## Document text
□ □ □ □
Counting and grouping is where SPL earns its keep, and that is the job of transforming commands. stats aggregates events into a table: | stats count, avg(response_ms) as avg_ms by host gives one row per host. timechart is stats split over time for trend charts (| timechart count by status), and top is a shortcut for the most common values (| top limit=10 user). These do not return events — they return a results table.

Fields and enrichment

Splunk is schema-on-read: most fields are extracted at search time, so you can add new fields without re-indexing. rex extracts a field on the fly with a regex and named capture groups — | rex 'user=(?<user>\w+)' — and lookup enriches events from a table, e.g. mapping an error_code to a friendly description or a host to its owner. Together: filter to the right events, build or enrich the fields you need, then stats them into an answer.

Figure 3 — eval vs stats — the two people confuse

eval works per event to make a field; stats aggregates many events into a results table.

Figure 4 — The everyday SPL command set

Learn this handful and you can read and write most real searches; everything else builds on them.

Don't confuse eval with stats

A classic slip is reaching for eval to count or group — eval only works per event and writes a field, it never aggregates. Counting, summing, averaging and grouping are stats (or timechart over time, top for most-common). If your answer is 'one row per group', it's stats; if it's 'a value on each event', it's eval.

Quick check · Q3 of 10 · Apply

You need the average response time per host as a table. Which command and shape?
□ □ □ □
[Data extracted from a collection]
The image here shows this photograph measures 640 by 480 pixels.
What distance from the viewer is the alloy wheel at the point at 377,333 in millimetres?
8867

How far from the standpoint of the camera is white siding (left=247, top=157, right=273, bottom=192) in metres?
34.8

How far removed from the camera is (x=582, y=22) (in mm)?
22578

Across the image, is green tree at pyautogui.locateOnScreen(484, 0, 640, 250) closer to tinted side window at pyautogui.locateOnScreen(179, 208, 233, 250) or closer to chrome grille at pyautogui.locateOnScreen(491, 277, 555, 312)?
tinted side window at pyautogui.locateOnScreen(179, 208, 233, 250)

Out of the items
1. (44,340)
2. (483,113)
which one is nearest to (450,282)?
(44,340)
□ □ □ □
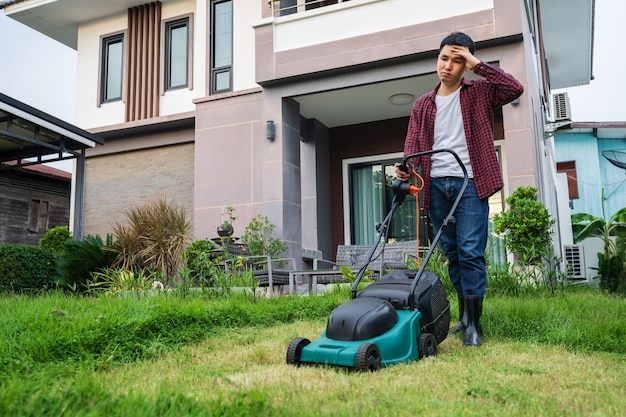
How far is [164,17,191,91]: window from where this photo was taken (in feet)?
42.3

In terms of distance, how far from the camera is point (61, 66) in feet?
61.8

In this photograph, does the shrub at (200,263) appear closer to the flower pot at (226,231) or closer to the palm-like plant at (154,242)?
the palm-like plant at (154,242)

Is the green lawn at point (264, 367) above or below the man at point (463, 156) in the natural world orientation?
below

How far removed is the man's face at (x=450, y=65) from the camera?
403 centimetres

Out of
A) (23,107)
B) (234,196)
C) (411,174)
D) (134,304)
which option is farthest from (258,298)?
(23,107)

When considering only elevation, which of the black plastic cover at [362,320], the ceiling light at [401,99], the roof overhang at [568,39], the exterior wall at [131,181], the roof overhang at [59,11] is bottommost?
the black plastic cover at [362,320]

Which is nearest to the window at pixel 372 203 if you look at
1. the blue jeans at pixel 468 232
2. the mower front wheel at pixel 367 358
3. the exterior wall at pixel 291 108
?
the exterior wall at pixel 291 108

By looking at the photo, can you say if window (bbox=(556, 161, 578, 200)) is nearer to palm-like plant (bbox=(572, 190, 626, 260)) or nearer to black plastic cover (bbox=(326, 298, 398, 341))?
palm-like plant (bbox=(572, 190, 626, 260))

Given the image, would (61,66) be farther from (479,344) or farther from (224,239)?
□ □ □ □
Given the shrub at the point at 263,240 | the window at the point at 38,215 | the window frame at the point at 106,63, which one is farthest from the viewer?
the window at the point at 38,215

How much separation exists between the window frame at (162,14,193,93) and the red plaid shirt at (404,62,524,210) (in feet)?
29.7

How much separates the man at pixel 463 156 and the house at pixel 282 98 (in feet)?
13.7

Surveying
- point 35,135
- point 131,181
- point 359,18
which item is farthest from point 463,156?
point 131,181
□ □ □ □
## Exercise set
a. Name every SPL command mentioned in the SPL passage.
b. In the SPL passage, which command extracts a field on the fly using a regex with named capture groups?
c. Continue the SPL passage from its final sentence.

## Answers to the tasks
a. stats, timechart, top, rex, lookup, eval

b. rex

c.
a) | stats avg(response_ms) by hostb) | eval avg(response_ms) by hostc) | table avg(response_ms)d) | sort response_ms

Correct: a. Averaging and grouping is aggregation, which is stats: '| stats avg(response_ms) as avg_ms by host' returns one row per host. eval works per event and can't group; table only chooses columns; sort only orders.

👉 So far: stats, timechart and top are transforming — they turn events into a results table. Fields are extracted at search time, so rex and lookup add or enrich fields without re-indexing.

④ Streaming vs transforming — and why filtering early is fast

Commands fall into two big families, and this is a favourite interview question. Streaming commands handle one event at a time — one event in, one (or zero) out. The distributable streaming ones — eval, rex, where, fields, rename — can run in parallel on the indexers, close to the data. Transforming commands — stats, timechart, top, chart, rare — gather all the events on the search head and build a results table; they are not streaming.

That is exactly why filtering early makes a search fast. The base search (index, sourcetype, time range, keywords) limits the data pulled from disk; distributable streaming commands then run on the indexers in parallel. The moment a transforming command runs, the work moves to the search head. So the rule is: filter as early as possible, transform as late as possible — narrow the index and time range, keep terms specific, and only then stats or timechart. A wide all-time search with a transform up front is the classic slow query.

Figure 5 — Streaming vs transforming commands

Distributable streaming runs on the indexers in parallel; transforming gathers everything on the search head.

Priya at a Hyderabad SOC faces this

Her dashboard panel 'top failing URLs' takes over a minute and sometimes times out, even though the data volume is modest.

Likely cause

The search runs a transform across all time first — '| stats count by uri | search uri=*login*' over an all-time window — so it pulls every event before filtering.

Diagnosis

Open the Job Inspector: nearly all the time is spent reading events because there is no index/sourcetype, the time range is All time, and the login filter is applied after stats.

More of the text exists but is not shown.